Addiction ou pas addiction ? Dans le milieu scientifique, la qualification "d'addiction" est encore controversée pour définir l'utilisation frénétique de son smartphone, contrairement aux addictions au sexe ou aux jeux d'argent qui sont désormais considérées comme des pathologies. Par ailleurs personne consulte personnellement un médecin pour une utilisation trop intensive de son smartphone.

 

"En général, ce sont plutôt des parents inquiets qui viennent pour leur ado en fonction de leur propre perception de la norme", décrit le spécialiste. Ils trouvent que leur enfant passe trop de temps sur son portable, sans qu'il n'exprime de réelles souffrances. "Il y a addiction quand il y a des dommages et qu'on n'arrive pas à s'arrêter." C'est donc la fréquence d'utilisation qui pourrait poser problème. Mais si l'adolescent se sert de son smartphone pour maintenir le lien avec son groupe d'amis de la vie réelle, difficile de le lui reprocher.

Il est d'autant plus difficile de parler d'addiction qu'il s'agit d'un "merveilleux outil" qui donne accès "à des sources d'informations extraordinaires. Il permet de stimuler son cerveau, de maintenir le lien social avec les gens qu'on aime", affirme l'addictologue, d'où sa fonction "d'extension de notre bras".

Des conséquences sur notre fonctionnement cérébral.

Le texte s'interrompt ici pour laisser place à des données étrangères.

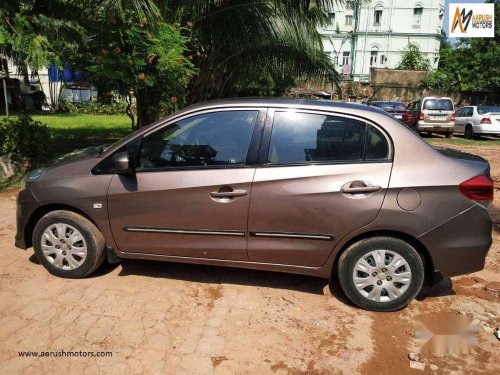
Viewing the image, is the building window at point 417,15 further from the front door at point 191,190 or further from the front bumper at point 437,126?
the front door at point 191,190

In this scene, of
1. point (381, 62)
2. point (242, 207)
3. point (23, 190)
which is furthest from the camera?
point (381, 62)

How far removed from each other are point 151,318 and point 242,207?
115cm

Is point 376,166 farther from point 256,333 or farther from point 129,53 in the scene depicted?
point 129,53

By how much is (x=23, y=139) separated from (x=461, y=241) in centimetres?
769

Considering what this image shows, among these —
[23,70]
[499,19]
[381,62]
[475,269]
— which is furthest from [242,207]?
[381,62]

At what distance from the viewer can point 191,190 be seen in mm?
3594

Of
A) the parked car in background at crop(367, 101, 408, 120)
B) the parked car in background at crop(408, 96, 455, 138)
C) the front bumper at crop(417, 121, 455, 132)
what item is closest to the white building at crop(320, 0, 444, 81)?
the parked car in background at crop(367, 101, 408, 120)

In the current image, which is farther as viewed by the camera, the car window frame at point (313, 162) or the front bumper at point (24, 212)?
the front bumper at point (24, 212)

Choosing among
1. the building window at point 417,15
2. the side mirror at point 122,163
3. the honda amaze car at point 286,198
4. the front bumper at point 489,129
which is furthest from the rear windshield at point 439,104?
the building window at point 417,15

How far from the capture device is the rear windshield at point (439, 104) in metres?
17.5

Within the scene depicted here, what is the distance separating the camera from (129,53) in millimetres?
7727

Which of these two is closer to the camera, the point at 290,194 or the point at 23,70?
the point at 290,194

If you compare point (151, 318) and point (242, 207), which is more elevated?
point (242, 207)

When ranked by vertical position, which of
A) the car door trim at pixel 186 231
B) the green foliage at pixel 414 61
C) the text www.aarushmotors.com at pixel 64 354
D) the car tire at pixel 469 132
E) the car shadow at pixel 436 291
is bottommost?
the text www.aarushmotors.com at pixel 64 354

Mais les conséquences d'un usage intensif du smartphone sur notre fonctionnement cérébral existent. "Nous sommes beaucoup plus sollicités par un flot d'informations générales et personnelles qu'il y a 10 ou 20 ans et nous avons l'impression d'avoir un cerveau multitâche." Ce qui n'est pas le cas puisque nous ne faisons que passer très rapidement d'une tâche après l'autre, ce qui nuit à notre efficacité et notre capacité de concentration, qui est passée de 12 secondes à moins de 8 secondes", rappelle Michel Reynaud.

S'il ouvre des possibilités encore insoupçonnées il y a cinq ans, le smartphone nous a également fait perdre l'habitude d'utiliser certaines compétences. "Il nous sert de mémoire, nous n'avons plus besoin de calculer quoi que ce soit…", cite en exemple le spécialiste. Il est devenu un outil indispensable, une sorte de couteau-suisse.

Entendu sur europe1 :
C'est un objet important pour tout le monde mais chez certain il devient nécessaire et rassurant."

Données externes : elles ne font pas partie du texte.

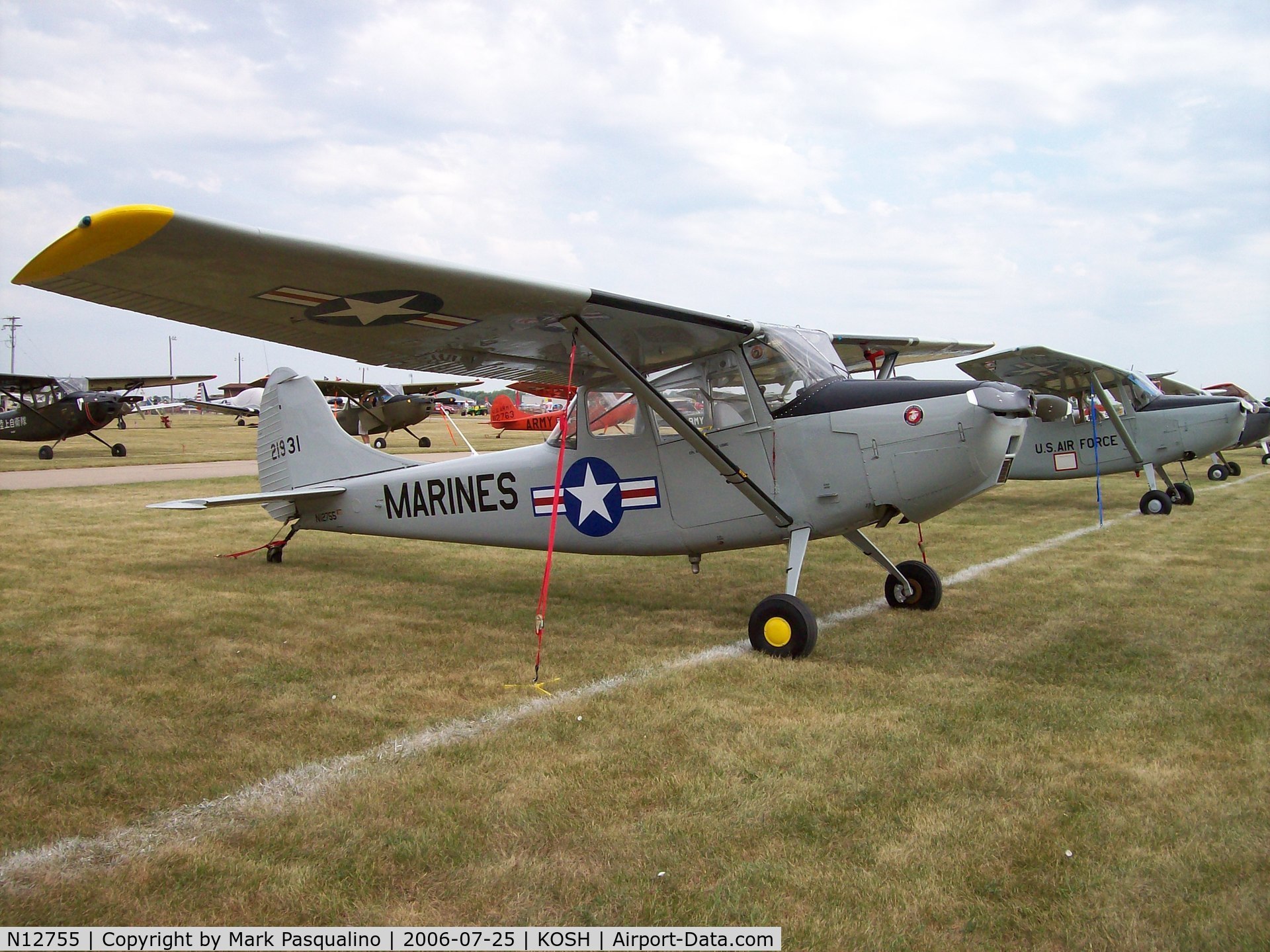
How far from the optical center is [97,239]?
3.27 m

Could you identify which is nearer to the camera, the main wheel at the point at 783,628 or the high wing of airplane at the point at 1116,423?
the main wheel at the point at 783,628

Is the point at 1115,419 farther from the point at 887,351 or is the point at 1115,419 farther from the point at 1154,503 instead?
the point at 887,351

Pas tous égaux devant les addictions. Et certains profils sont particulièrement réceptifs au potentiel de ces objets qui sont intéressants et donc "excitants". "On retrouve des éléments de personnalité bien connus de toutes les addictions : un besoin de sensations fortes (il se passe toujours quelque chose sur un smartphone), un mal-être et une forme d'hyperactivité", décrit le psychologue et addictologue. Le smartphone est donc quasiment une réponse toute trouvée pour ces personnes.

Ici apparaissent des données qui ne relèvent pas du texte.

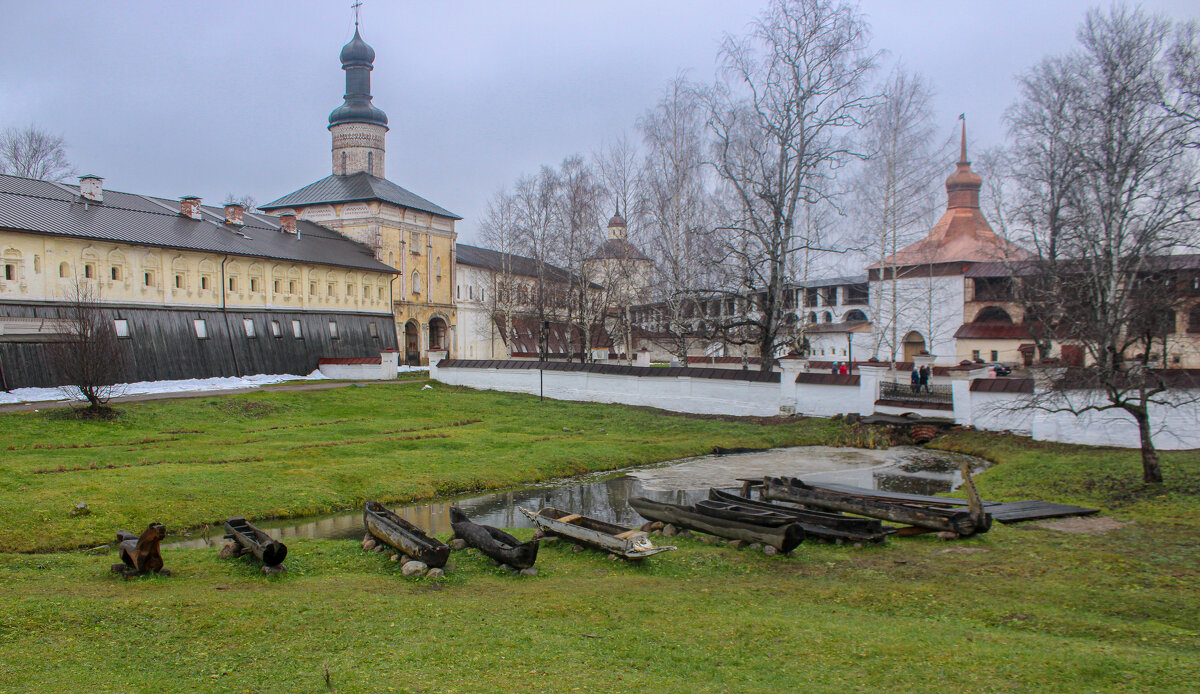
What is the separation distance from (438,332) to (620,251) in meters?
21.6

Il permet également de mettre à distance les relations humaines avec lesquelles les personnes sensibles peuvent être mal à l'aise. Le smartphone "joue le rôle d'un doudou calmant. C'est un objet important pour tout le monde mais chez certain il devient nécessaire et rassurant."

Les journées sans smartphone, l'occasion de s'interroger. Plutôt que de se priver brutalement de son smartphone pendant trois jours, Michel Reynaud conseille d'en profiter pour s'interroger sur la place de ce téléphone dans notre vie. "L'existence de ces journées montre bien qu'on a des problèmes de contrôle, qu'on ne le maîtrise pas très bien, qu'il a envahi notre vie et qu'il rend parfois compliquées les relations entre parents et enfants." En réalité, son usage dans les relations sociales relève plutôt des bonnes manières : "On ne devrait pas avoir de téléphone quand on est à table, au lit avec quelqu'un, en pleine réunion…".

Jusqu'à mercredi, c'est donc l'occasion de faire de petits exercices, même s'ils peuvent être "très difficiles à pratiquer", reconnaît le spécialiste, "parce qu'on a toujours peur de manquer quelque chose d'important sans son smartphone." Par exemple, se forcer à ne pas regarder son smartphone pendant un dîner en tête-à-tête au restaurant, une réunion, une conversation. Des petits entraînements pour apprendre à maîtriser ces objets "dans lesquels il y a toute notre vie" car le patch anti-smartphone n'est pas encore d'actualité.